Allo stesso tempo, la creazione di valore si basa sempre meno sulla leva finanziaria e sempre più su elementi operativi, quali:
- efficientamento dei processi
- digitalizzazione e automazione
- governance tecnologica e compliance normativa
Questo scenario favorisce investitori con competenze industriali e capacità di gestione attiva degli asset.
Trend strutturali ed emerging market europei
Il mercato europeo dell’M&A è sempre più guidato da trend di lungo periodo. Energia, infrastrutture e trasformazione digitale rappresentano target comuni delle principali operazioni.
In questo contesto, alcuni paesi stanno emergendo come mercati di particolare interesse, tra cui Polonia, Romania, Spagna ed Estonia. Queste giurisdizioni beneficiano di una combinazione di posizione strategica, capitale umano qualificato e politiche di supporto agli investimenti.

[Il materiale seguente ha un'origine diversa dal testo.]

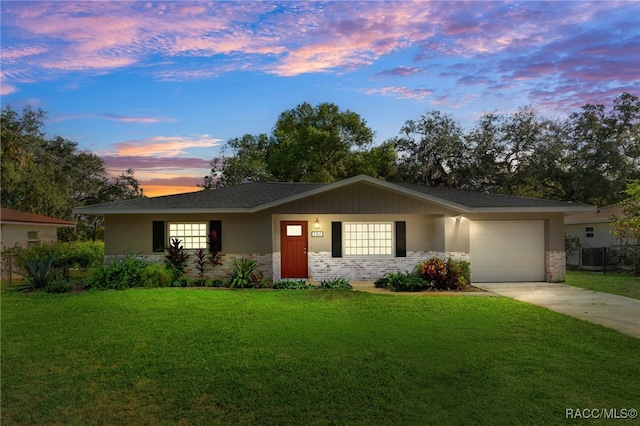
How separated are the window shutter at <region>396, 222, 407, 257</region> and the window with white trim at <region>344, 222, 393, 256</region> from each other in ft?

Prospettive 2026 per il mercato delle operazioni straordinarie
Guardando al 2026, il mercato europeo delle operazioni straordinarie si avvia verso una fase di normalizzazione strategica. I volumi dovrebbero stabilizzarsi, mentre la dimensione media delle operazioni potrebbe aumentare, soprattutto nel segmento sponsor-led e large-cap.

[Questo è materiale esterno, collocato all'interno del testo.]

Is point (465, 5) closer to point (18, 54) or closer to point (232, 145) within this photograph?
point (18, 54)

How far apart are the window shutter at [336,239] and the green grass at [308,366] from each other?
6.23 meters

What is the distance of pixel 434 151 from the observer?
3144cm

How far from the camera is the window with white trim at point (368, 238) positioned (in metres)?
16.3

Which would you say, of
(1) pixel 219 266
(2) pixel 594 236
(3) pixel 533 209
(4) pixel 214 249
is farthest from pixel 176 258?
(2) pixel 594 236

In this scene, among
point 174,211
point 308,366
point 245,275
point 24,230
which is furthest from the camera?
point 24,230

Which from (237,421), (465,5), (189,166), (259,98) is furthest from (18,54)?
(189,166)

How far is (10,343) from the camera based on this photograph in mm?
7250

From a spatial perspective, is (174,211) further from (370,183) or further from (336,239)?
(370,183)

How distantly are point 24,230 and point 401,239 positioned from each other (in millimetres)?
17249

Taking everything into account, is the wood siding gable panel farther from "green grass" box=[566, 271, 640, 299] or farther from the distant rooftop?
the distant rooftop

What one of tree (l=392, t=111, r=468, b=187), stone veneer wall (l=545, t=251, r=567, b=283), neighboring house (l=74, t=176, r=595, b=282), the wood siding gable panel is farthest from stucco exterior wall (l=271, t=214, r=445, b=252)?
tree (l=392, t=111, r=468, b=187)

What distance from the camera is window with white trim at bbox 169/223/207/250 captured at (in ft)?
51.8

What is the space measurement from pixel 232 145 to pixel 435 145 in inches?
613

L’Europa occidentale resterà il fulcro dell’attività, ma il Centro-Est e il Sud Europa potrebbero offrire opportunità più interessanti. In un contesto ancora selettivo, l’Europa continua a rappresentare un mercato solido e attrattivo per operazioni fondate su razionali industriali chiari, asset di qualità e una visione di lungo periodo.